Il ne faudrait pas cracher dans la soupe au Katiopa

Ce livre déçoit pour deux raisons principales. D'abord parce qu'il renvoie à une vision négative de l'Afrique, ensuite parce qu'il construit une image dévalorisante des femmes. Ce n'était probablement pas l'intention de l'autrice et il est triste de la voir marquer contre son camp.
L'idée de départ est pourtant simple et solide. Elle s'appuie sur une intrigue de romance : une histoire se focalisant sur la cour que fait le héros (Ilunga) racontée du point de vue de l'héroïne (Boya). La relation traverse différents stades, connaît un certain suspense parce que la dame a déjà un amant qui la colle (Kabongo) et le monsieur une épouse avec laquelle ça ne marche pas fort ( Seshamani). Tout s'arrange à la fin pour entrer définitivement dans les canons du genre.


La dernière page (604) annonce la noce et la lune de miel de notre belle avec l'homme de sa vie.

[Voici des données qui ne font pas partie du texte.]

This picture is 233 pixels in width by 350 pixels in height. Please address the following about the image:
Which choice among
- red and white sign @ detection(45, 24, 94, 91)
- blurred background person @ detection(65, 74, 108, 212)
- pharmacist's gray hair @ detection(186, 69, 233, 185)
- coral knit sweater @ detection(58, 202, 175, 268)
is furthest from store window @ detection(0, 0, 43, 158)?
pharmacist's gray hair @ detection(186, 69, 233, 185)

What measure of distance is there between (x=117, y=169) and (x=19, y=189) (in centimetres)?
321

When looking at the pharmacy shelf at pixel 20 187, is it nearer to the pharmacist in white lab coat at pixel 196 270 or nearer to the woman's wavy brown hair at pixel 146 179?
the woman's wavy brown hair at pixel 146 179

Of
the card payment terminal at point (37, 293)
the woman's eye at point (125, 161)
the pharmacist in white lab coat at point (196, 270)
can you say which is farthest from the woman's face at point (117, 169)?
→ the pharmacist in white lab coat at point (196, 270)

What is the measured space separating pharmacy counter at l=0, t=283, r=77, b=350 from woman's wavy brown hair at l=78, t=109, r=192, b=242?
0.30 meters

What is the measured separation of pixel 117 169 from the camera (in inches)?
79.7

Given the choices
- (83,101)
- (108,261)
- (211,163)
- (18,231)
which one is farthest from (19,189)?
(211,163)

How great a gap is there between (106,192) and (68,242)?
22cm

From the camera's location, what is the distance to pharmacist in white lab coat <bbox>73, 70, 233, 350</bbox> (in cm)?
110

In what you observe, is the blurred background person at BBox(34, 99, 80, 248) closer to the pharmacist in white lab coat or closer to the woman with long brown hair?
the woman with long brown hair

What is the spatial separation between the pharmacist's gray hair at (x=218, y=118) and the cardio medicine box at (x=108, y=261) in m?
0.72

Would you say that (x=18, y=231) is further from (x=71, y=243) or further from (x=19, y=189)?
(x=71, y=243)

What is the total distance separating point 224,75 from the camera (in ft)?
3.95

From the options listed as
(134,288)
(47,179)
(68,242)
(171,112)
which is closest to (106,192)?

Pour pimenter ce récit qui pourrait tourner à l'eau de rose, les aventures sont entrelardées de scènes assez crues qui font pencher l'œuvre dans la catégorie de la romance érotique dont les meilleurs titres sont d'habitude publiés chez Harlequin dans la collection " Spicy " et dont la publicité annonce " Une littérature sensuelle qui ne vous laissera pas indifférente... Des romans écrits par des femmes et réservés aux femmes ". Sure de son art, l'écrivaine qui s'épanouit plus dans la description des vêtements, des coiffures et des bijoux que dans le portrait de ses personnages déploie néanmoins un réel talent quand elle descend en dessous de la ceinture : " A la fois dense et longue, sa verge dessinait une courbe entre ses cuisses. Elle semblait un être vivant, libre, trouvant parfaitement justifiée la considération de qui avait l'honneur de la regarder. (...) Boya trouvait sublime la partie inférieure des hommes, c'était ce qu'elle avait le plus de plaisir à contempler, même si le reste avait son importance " (101). Macho-racisme versus afro-féminisme ; résultat : match nul.
Il ne faudrait cependant pas cracher dans la soupe et bouder notre plaisir relatif; l'écrivaine (comme son héroïne) n'a pas froid aux yeux et elle sait ce qu'elle veut. Voici une femme qui considère les hommes avec autant de délicatesse qu'OSS117 quand il se déplace en Afrique (voir, par exemple, Congo à gogo, 1966). La différence avec ce héros qui aurait pu inspirer Léonora Miano vient de ce que son analyse politique du Congo de l'époque est étonnamment fine tandis que l'Afrique imaginaire décrite dans Rouge impératrice est une invention désespérante.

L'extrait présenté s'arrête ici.